## begin Page

# gigging during neap tide



## catchin em (Mar 10, 2011)

looks like its gonna be a neap tide this weekend, how does everyone do during neap tide, i know you just gotta go when you can but is it really that much worse during neap tide?


----------



## flukedaddy (Apr 11, 2009)

Neap usually sucks for me, sometimes it is better to not know of these variables and just go when you can.


----------



## flounderslayerman (Jun 3, 2011)

I've killed plenty of fish on a neap tide.


----------



## Gnwdad (Oct 14, 2007)

Wirelessly posted (Air Force 1)

I work shift work and have to go when I can but, after several years of nothing on neap tide I do not go


----------



## Flounder9.75 (Sep 28, 2007)

You forgot to throw in the Full Moon this weekend too. 

I'm about 50/50 on neap tides.
The last one sucked big time but the wind was blowin also.

Here my thoughts 
If the wind and water are good then it wouldn't stop me from going, but I would try to find places with some water movement.


----------



## Night Shift (Nov 5, 2012)

## end Page
## begin Excerpted records

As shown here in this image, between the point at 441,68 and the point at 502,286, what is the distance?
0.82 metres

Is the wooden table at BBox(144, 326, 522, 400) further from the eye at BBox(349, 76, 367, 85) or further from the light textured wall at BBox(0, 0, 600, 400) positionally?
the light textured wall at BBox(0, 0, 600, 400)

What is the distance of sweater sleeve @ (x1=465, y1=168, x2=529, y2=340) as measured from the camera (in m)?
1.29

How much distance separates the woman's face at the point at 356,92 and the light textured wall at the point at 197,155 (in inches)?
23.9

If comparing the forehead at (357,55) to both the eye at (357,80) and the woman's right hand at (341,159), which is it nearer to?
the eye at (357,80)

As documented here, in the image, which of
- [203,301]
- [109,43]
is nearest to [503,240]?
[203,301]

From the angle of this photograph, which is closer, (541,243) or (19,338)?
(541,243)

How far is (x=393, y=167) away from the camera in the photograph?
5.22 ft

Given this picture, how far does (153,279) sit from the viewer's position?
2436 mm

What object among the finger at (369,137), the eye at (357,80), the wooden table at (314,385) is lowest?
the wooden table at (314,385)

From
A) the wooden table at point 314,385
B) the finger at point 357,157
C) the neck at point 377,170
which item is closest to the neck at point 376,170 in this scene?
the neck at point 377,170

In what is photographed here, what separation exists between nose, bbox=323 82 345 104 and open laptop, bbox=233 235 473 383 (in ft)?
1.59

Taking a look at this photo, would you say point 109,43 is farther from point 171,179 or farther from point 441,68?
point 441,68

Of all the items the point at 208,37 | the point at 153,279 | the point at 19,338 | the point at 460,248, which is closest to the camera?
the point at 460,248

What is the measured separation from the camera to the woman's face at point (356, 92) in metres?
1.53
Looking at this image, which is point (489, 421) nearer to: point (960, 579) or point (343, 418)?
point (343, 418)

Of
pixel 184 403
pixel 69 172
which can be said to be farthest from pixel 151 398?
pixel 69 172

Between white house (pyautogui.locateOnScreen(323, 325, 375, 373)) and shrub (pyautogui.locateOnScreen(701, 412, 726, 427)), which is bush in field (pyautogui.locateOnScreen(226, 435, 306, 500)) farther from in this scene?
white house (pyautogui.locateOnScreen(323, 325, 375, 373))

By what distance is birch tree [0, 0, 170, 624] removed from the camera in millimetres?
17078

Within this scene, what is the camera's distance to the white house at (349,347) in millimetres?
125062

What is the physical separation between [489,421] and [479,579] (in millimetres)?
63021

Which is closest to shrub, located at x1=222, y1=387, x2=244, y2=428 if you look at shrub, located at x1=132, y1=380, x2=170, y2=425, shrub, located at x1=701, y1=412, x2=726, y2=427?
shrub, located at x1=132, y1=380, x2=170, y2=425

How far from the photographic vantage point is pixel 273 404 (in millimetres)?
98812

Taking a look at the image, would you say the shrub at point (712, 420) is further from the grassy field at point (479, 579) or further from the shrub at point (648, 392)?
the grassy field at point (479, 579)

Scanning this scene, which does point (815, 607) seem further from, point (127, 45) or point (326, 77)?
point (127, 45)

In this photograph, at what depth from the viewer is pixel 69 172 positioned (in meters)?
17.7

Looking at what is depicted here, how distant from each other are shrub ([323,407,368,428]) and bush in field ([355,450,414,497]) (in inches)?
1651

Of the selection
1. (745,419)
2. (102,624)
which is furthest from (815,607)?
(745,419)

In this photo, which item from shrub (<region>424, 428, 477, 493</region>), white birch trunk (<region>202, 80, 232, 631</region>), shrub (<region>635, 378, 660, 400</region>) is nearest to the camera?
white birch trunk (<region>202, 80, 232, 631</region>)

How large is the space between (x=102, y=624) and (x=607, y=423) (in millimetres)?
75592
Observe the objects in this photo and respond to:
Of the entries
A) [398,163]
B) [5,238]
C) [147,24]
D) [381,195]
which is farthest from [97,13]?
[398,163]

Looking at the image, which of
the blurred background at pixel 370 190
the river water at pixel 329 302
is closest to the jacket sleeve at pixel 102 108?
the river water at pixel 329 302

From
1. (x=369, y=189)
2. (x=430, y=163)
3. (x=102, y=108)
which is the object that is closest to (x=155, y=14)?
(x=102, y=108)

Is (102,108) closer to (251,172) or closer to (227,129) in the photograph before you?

## end Excerpted records

**Goal of the exercise**
Carry on the forum thread about gigging during a neap tide, starting right after its last line.

**Solved problem**
I agree with the guys above. Just go. I do. lightening is the only thing that runs me from the water usually.


----------



## dsar592 (Oct 12, 2007)

Yea if its clear I go when I can. I mean the fish still eat dont they? I'm hoping to go late sunday night maybe around dauphin island to bayou la batre.


----------



## Flounder9.75 (Sep 28, 2007)

dsar592 said:


> Yea if its clear I go when I can. I mean the fish still eat dont they? I'm hoping to go late sunday night maybe around dauphin island to bayou la batre.


With all the Easterly wind we've having you might want to stay on the east side.
Maybe FlounderSlayer will have a Bayou water report. ( theres been alot of rain in S. Mobile Co.)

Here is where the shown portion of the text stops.